Substance use disorders (SUDs) lead to considerable harm to the individuals, families and societies as a whole1. The use of alcohol and other substances during adolescence and early adulthood is a serious public health problem in many developing countries such as Kenya2. This is due to the fact that adolescence and young adulthood are periods of high risk for substance use leading to short and long-term harm3. Stigma associated with SUDs leads to missed opportunities in identification, referral and linkage to care4. Clinical decision making support (CDS) tools have a potential to improve early diagnosis and care provision56. This study on university students, pilots a peer mentorship led SUDs early screening and referral tool.
Based on the emerging field of implementation science, the study design was quasi-experimental. An experimental group of peer mentors were trained to use mHealth platform for their intervention while a comparative group of controls used treatment as usual practice. The two groups were selected purposely from two different and geographically separated university campuses. Using mobile health technology(mHealth), the experimental group implemented a decision making and referral support to prevent alcohol and substance use among university students. Mobile telephones employing the Open Data Kit7 technology used the Alcohol Use Disorders Identification Test (AUDIT) and Alcohol, Smoking and Substance Involvement Screening Test (ASSIST) tools to identify at risk students, brief intervention and referral to prevent SUDs.

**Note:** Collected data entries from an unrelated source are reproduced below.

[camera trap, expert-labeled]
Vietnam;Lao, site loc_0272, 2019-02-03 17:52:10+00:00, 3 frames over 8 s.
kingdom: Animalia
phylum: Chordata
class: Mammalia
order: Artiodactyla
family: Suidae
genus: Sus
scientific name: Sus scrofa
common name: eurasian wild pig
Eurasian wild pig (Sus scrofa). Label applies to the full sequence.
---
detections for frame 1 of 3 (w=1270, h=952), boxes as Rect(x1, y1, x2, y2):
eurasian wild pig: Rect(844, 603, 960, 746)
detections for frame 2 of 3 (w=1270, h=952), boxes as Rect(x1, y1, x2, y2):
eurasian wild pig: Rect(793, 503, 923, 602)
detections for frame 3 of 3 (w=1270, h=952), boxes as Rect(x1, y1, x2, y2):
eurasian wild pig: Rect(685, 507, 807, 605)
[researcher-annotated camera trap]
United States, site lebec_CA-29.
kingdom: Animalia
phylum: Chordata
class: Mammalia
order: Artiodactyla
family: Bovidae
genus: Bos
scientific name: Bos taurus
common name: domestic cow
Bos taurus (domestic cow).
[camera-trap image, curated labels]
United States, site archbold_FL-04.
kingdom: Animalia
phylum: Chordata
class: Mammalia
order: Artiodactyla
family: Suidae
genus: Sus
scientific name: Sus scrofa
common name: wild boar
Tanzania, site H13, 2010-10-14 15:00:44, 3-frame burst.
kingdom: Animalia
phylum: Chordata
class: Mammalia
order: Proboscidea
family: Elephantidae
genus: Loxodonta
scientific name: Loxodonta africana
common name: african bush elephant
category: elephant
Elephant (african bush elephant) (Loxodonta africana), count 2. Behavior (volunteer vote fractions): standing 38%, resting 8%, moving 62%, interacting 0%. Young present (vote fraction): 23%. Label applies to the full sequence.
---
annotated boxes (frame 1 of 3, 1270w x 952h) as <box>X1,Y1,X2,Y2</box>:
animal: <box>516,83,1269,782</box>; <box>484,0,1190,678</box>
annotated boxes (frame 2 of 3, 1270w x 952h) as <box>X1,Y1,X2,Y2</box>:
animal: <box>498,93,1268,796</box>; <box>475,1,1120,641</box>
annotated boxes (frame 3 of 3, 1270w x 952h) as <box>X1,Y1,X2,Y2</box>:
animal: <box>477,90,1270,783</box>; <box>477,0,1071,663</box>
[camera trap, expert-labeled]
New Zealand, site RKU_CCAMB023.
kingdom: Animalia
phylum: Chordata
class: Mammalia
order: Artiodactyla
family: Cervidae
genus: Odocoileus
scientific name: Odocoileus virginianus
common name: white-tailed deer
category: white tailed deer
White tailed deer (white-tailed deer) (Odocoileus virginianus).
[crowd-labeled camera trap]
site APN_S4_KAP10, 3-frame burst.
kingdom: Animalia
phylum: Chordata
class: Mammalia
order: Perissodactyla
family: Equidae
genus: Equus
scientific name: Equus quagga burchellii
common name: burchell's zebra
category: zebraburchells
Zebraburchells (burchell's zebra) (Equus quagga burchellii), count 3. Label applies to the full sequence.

Over 96% of the 52 peer mentors who participated in this study as the experimental cohort approved the use mHealth for peer mentoring. 92% found the use mHealth beneficial. 78% found it flexible to use.
mHealth technology enabled the university to early-identify high risk students for SUDs and to link them to preventive care and support. mHealth technology is highly acceptable to the university. mHealth technologies provide a promise for improved behavioral interventions for substance use prevention among university students in resource limited setting.